As this study showed, female students outperformed males in terms of overall decision making, as well as in terms of initial assessment and patient education/involvement. Although some studies showed female students scored higher in exams and other academic activities compared to their male colleagues,12,13,24 no firm conclusions could be drawn from the literature at this point. Previous studies showed that there were sex (identity) learning style differences; male students used the meaning-directed learning style and the undirected learning style more often, and female students used the reproduction-directed learning style.10 Also, there were some sex differences in multimodal versus unimodal learning11 and deep versus surface approaches in learning, with deep learning being associated with female sex and higher academic success.13 However, none of these data could adequately explain the sex differences found in this study. As some evidence suggests, the differences could be due to findings that women have been reported to have greater abilities to listen actively and create better relationships with patients.25 In addition, it has already been speculated that women’s higher clinical evaluation grades may reflect their better abilities in the areas of; cooperation, patient communication, interviewing, and counseling.26 On the other hand, the sex differences could be due to the superior writing abilities of the female students. However, it is obvious that further extensive research is needed in this area before any conclusions can be drawn.

The strengths of this study include; the use of a validated assessment score sheet,17 which enabled us to assess the other parts of the consultation and not only the clinical part.

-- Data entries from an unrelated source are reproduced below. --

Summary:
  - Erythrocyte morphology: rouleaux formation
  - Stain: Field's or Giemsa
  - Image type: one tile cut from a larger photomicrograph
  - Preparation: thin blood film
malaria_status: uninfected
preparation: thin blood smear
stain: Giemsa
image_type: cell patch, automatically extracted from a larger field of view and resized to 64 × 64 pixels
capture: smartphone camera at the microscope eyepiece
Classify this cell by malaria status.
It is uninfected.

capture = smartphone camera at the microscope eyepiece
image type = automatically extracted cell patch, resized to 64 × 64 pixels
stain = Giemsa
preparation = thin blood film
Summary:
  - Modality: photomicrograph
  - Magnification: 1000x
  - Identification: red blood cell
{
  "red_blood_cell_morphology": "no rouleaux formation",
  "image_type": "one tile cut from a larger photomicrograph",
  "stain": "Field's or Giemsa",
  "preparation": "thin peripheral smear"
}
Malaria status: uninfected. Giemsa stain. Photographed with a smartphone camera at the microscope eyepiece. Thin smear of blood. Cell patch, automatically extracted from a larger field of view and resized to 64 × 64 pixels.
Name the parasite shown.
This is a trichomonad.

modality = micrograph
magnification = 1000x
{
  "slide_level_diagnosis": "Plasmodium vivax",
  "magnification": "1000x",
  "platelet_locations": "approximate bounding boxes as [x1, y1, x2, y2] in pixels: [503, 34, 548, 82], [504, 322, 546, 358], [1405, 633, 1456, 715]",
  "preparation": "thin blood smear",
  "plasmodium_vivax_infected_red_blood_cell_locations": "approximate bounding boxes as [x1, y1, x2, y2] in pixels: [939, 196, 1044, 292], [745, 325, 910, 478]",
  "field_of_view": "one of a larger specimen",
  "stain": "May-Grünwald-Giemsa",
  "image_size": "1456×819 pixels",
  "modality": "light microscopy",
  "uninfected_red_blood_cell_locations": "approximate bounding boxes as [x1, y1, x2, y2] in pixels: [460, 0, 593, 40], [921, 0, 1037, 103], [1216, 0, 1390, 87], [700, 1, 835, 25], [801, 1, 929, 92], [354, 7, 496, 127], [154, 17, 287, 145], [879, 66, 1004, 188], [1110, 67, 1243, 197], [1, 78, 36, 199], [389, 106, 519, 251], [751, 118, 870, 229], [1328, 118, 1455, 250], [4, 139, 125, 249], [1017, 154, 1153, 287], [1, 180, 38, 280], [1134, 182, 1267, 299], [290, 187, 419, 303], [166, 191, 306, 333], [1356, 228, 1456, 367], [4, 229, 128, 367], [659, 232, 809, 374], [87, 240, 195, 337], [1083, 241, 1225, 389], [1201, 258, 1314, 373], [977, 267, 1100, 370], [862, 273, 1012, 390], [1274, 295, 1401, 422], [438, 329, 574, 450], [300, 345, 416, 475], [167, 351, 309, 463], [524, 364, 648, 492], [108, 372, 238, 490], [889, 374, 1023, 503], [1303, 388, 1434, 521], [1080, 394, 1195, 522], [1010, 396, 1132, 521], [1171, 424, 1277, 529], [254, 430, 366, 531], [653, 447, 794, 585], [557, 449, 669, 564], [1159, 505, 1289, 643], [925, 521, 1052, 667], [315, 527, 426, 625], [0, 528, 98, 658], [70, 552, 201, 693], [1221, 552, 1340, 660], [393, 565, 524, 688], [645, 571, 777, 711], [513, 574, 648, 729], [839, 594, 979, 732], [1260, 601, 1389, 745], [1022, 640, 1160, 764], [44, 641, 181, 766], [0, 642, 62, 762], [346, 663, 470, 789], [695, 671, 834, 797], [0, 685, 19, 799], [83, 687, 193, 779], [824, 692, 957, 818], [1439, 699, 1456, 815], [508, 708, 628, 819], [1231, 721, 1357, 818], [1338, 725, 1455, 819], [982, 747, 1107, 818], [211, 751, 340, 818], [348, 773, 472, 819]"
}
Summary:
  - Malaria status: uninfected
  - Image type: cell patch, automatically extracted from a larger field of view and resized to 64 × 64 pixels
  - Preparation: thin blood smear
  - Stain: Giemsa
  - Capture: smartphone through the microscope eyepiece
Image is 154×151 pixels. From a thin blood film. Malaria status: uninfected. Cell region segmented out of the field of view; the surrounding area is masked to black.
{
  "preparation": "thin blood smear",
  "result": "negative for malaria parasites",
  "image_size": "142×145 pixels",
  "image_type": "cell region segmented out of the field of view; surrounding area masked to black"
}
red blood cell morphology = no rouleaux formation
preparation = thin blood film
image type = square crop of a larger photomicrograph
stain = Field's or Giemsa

Therefore, the results of this study add considerably to the underresearched field of undergraduate student decision-making performance.

Limitations include the fact that the study was performed at the end of the semester in which family medicine is also taught. Therefore, students had already taken part in lectures, seminars, and exercises in family medicine. Since this study was a cross-sectional one and not an intervention one, we cannot judge the contribution of family medicine teaching on the students’ testing performance. Therefore, it might be true that the students had already gained certain knowledge on a typical family medicine approach to patients, and the assessment scores might have been lower if they had been assessed at the beginning of the semester before teaching in family medicine had started. Another limitation lies in the fact that the students got different virtual clinical cases, which might have differentiated according to their difficulty. This could also be a source of a bias in terms of presented sex differences. Another limitation is the fact that the teachers who performed the grading (one of them was male and the other female) could have performed a biased grading.

Conclusion

Knowledge in decision making in undergraduate students is mostly concentrated on clinical management of presenting problems. Students seem to be less focused on patient management specific to family medicine, ie, a holistic and comprehensive approach, and primary care management with preventive and counseling activities. Undergraduate medical education should devote more time to teaching the comprehensive approach to consultation, especially the modification of health behavior of patients and opportunistic health promotion to patients. The sex differences found in this study are difficult to explain, and require further focused research. Also, the effect of the family medicine approach to teaching on decision making should be evaluated in prospective intervention studies.

Author contributions

ZKK and JK conceived and coordinated the study. ZKK carried out the data analysis and ZKK and JK interpreted the results. Both authors drafted, revised and approved the final manuscript.

Disclosure

The authors report no conflicts of interest in this work.